Mi paciente había llegado con un diagnóstico
errado, y cuando terminé de hacerle la historia clínica pensé en cómo darle la noticia.
Sabía que no podía decir “es cáncer” sin la patología en la mano. Sabía que no
podía hacer nada, no en ese hospital. Estaba estable, así que fue dada de alta
con referencia a Lima, al hospital de mi universidad, donde de repente sí se podía hacer algo. Estaba almorzando antes
de irse cuando volvió a faltarle el aire.
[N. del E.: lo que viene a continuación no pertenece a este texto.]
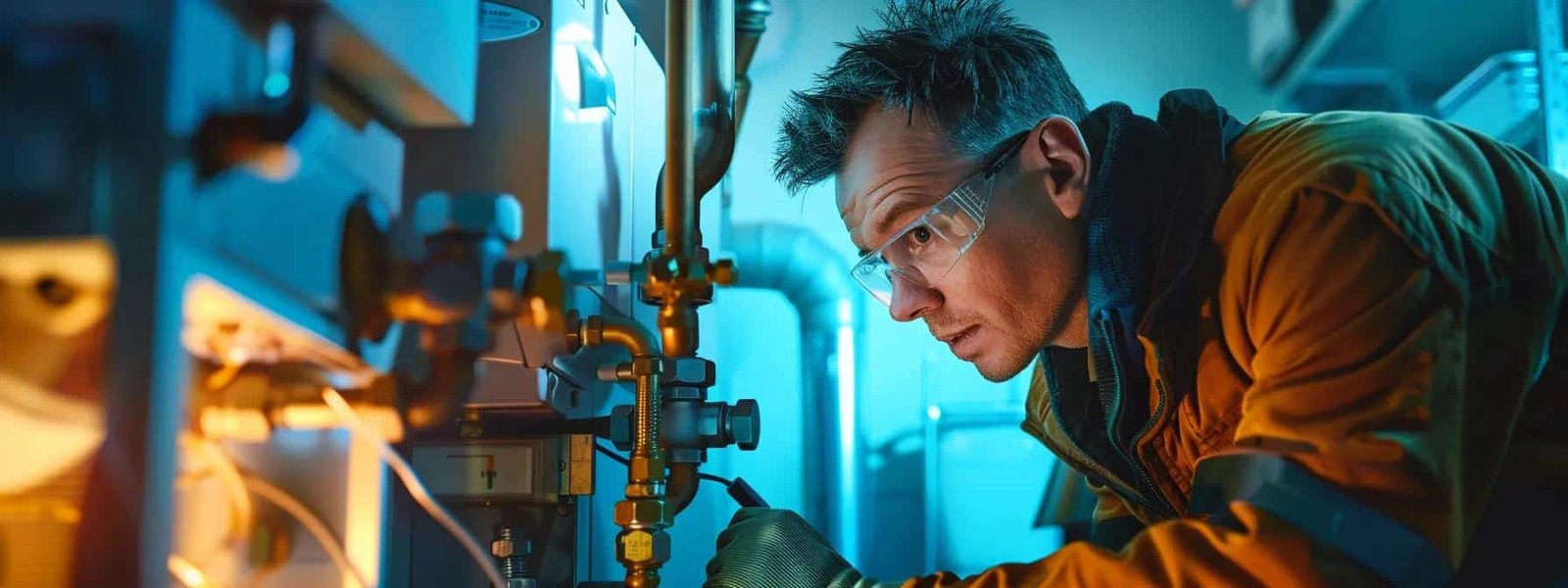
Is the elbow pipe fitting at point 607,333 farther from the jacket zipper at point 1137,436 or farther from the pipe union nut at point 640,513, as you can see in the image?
the jacket zipper at point 1137,436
La primera sospecha fue que el derrame pleural otra vez la
había vencido. Mi compañero corrió a buscar al cirujano para colocarle un tubo
de tórax, y yo que me quedé parada unos segundos en el pasillo. No era el derrame,
me di cuenta. Era una tromboembolia pulmonar. Mi paciente sentía que se ahogaba
porque un coágulo había viajado desde la vena más grande de su cuerpo hasta sus
pulmones, bloqueando el paso del resto de sangre que regresaba buscando
oxígeno. Por más que se esforzaba esa sensación de terror seguía, cada vez
mayor. Era consciente de que se estaba muriendo.
Yo sabía que no podía hacer nada. Yo sabía que lo que estaba
viviendo era sólo el último paso en una larga cadena de acontecimientos que yo había
recibido demasiado tarde como para poder cambiar en algo su trayectoria. Yo
sabía que había llegado al hospital a morir; y a pesar de saberlo, esa muerte
se sentía inevitablemente mi culpa.
Hoy hace un año comprendí lo que significaba luchar por la vida de alguien. Hoy hace un año aprendí lo que era perder esa lucha. Rezo para que su alma esté con Dios.